MobileRead Forums - View Single Post

JimmXinu · 05-17-2025, 03:50 PM

Experimental Version Attached

2025-05-17
- Single proc bg processing, optionally split by site & accumulate results -- experimental

2025-05-18
- Improve job 'reconsolidate' for failed jobs and setting changing.

Background Job Processing in Past
When first implementing this downloader as a plugin in 2011, I copied the background processing code from Extract ISBN. That code, after launching as a Calibre background job, spawns another level of sub-processes, one per book, running as many processes in parallel at once as Calibre's config allow--generally as many as there are CPUs/cores.

Back in 2021, we finally realized that was allowing stories from the same site to run simultaneously, causing some sites to block users for excessive traffic. I changed FFF to instead run one background process per site, IE, only running one download from each site at a time, but still allowing parallel downloads from different sites.

Something that had been occasionally reported was that download jobs would not end when their parent Calibre job was stopped, or even when Calibre was closed. (At least on Windows.) I confess I didn't really pay them much attention until use of open_pages_in_browser made it more obvious something was going on.

Background Job Processing in This Version
The attached version has three additional optional settings For this first experimental version the settings are on the 'Other' tab of FFF Config with some explanatory verbiage.
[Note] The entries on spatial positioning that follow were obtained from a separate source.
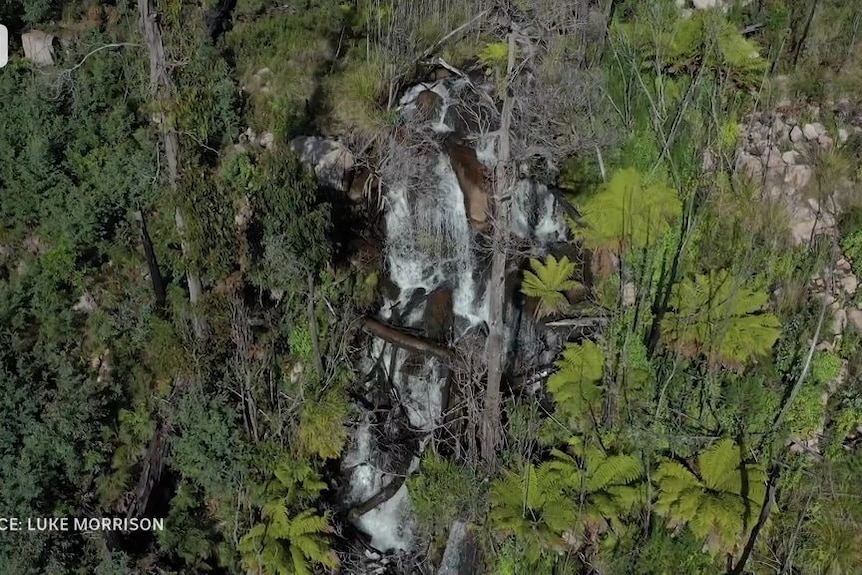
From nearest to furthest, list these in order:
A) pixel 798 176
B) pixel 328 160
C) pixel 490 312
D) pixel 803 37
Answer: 1. pixel 490 312
2. pixel 798 176
3. pixel 328 160
4. pixel 803 37

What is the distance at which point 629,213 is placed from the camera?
966cm

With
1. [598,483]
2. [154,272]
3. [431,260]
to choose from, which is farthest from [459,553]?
[154,272]

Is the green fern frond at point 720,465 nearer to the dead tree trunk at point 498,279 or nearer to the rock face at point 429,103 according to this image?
the dead tree trunk at point 498,279

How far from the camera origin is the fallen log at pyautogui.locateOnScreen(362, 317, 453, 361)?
9.11 metres

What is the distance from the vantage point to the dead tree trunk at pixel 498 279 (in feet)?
21.8

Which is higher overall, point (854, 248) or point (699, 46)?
point (699, 46)

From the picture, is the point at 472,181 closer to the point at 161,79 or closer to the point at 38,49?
the point at 161,79

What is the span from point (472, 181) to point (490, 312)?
3203mm

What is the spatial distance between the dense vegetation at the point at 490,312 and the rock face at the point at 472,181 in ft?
2.38

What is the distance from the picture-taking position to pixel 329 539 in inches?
313

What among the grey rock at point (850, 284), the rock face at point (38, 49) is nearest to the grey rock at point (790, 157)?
the grey rock at point (850, 284)

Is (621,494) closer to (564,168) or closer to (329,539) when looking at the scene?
(329,539)

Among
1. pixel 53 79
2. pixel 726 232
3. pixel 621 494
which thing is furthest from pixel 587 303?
pixel 53 79

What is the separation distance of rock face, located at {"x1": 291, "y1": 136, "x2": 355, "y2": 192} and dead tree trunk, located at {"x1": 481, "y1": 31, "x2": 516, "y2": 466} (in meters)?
3.66
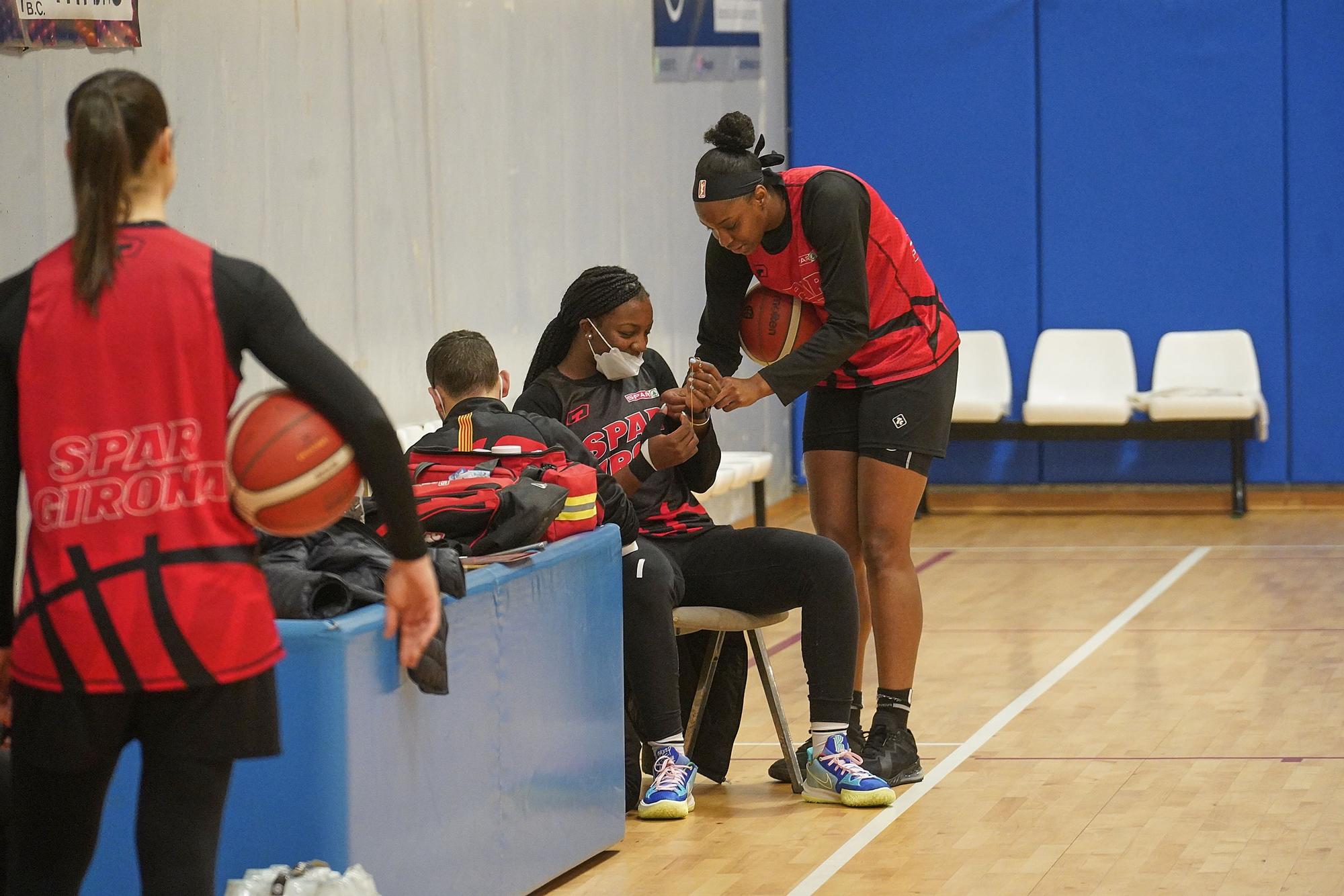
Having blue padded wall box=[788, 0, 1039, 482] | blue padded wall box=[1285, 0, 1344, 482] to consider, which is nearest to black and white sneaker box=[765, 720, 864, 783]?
blue padded wall box=[788, 0, 1039, 482]

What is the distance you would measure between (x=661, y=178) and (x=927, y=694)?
138 inches

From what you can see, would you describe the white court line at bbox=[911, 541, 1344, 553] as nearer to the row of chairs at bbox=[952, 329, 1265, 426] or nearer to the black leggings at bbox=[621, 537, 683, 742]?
the row of chairs at bbox=[952, 329, 1265, 426]

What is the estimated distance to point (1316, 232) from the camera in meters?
8.93

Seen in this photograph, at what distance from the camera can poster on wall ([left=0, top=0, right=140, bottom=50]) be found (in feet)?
12.3

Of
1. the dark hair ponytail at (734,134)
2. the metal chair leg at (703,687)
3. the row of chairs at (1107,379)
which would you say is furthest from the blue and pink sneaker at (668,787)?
the row of chairs at (1107,379)

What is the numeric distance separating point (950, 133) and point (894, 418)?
584 cm

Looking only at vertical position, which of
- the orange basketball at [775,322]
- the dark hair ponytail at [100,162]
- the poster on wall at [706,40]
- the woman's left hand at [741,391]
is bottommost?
the woman's left hand at [741,391]

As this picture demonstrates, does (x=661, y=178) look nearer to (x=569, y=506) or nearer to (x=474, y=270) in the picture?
(x=474, y=270)

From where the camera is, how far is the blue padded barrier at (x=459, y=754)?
2.53 m

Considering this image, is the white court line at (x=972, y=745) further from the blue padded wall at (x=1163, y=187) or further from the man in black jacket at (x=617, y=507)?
the blue padded wall at (x=1163, y=187)

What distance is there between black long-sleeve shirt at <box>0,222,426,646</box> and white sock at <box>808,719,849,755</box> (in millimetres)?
1922

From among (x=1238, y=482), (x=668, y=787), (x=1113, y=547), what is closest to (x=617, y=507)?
(x=668, y=787)

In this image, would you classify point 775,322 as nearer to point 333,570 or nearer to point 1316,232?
point 333,570

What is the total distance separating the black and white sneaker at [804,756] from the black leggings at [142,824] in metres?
2.16
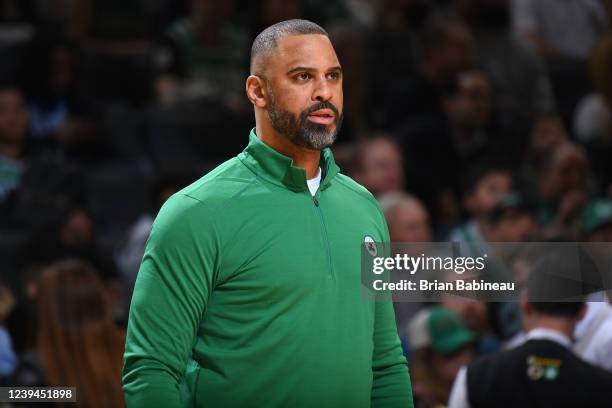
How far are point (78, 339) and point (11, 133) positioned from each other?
2.64 m

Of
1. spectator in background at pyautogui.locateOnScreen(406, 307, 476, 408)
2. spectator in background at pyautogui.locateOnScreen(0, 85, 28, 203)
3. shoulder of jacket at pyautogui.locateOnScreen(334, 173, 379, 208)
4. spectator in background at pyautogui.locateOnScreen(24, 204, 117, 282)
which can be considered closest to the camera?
shoulder of jacket at pyautogui.locateOnScreen(334, 173, 379, 208)

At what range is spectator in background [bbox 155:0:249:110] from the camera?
819cm

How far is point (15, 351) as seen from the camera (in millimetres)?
5422

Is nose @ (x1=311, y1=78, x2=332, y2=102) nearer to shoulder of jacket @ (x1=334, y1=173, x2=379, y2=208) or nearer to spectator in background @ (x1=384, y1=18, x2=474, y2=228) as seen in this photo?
shoulder of jacket @ (x1=334, y1=173, x2=379, y2=208)

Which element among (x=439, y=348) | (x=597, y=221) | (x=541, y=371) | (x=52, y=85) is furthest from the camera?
(x=52, y=85)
I'm not entirely decided on which of these should be hard coded, optional settings, grouped as one setting, or what the defaults values should be. Opinions welcome.

The options are:

Use New Single Process Background Jobs
On by default. Don't spawn additional sub-processes from the Calibre background job; instead all downloads in the job are processed sequentially, more like how CLI does. With only this checked, the only difference from prior versions is some slow down when downloading stories from more than one site together in one job. Uncheck this to use the old multi-process code from before.
Split downloads into separate background jobs by site
Off by default. Split different sites into separate processes that can run in parallel, but they each run their own Calibre Job. You can see the different Jobs for different sites in Calibre's Job list. Because Calibre limits the number of simultaneous Jobs running, only a few will be running. This was true before as well, but it wasn't visible to the user. As each Job finishes, you will be prompted to update your library for each site separately, unless you also set:
Reconsolidate split downloads before updating library
Off by default. Only useful when Split downloads is also checked. When checked, FFF keeps track of which BG Jobs launched together and will wait until they all finish before prompting you to update your library.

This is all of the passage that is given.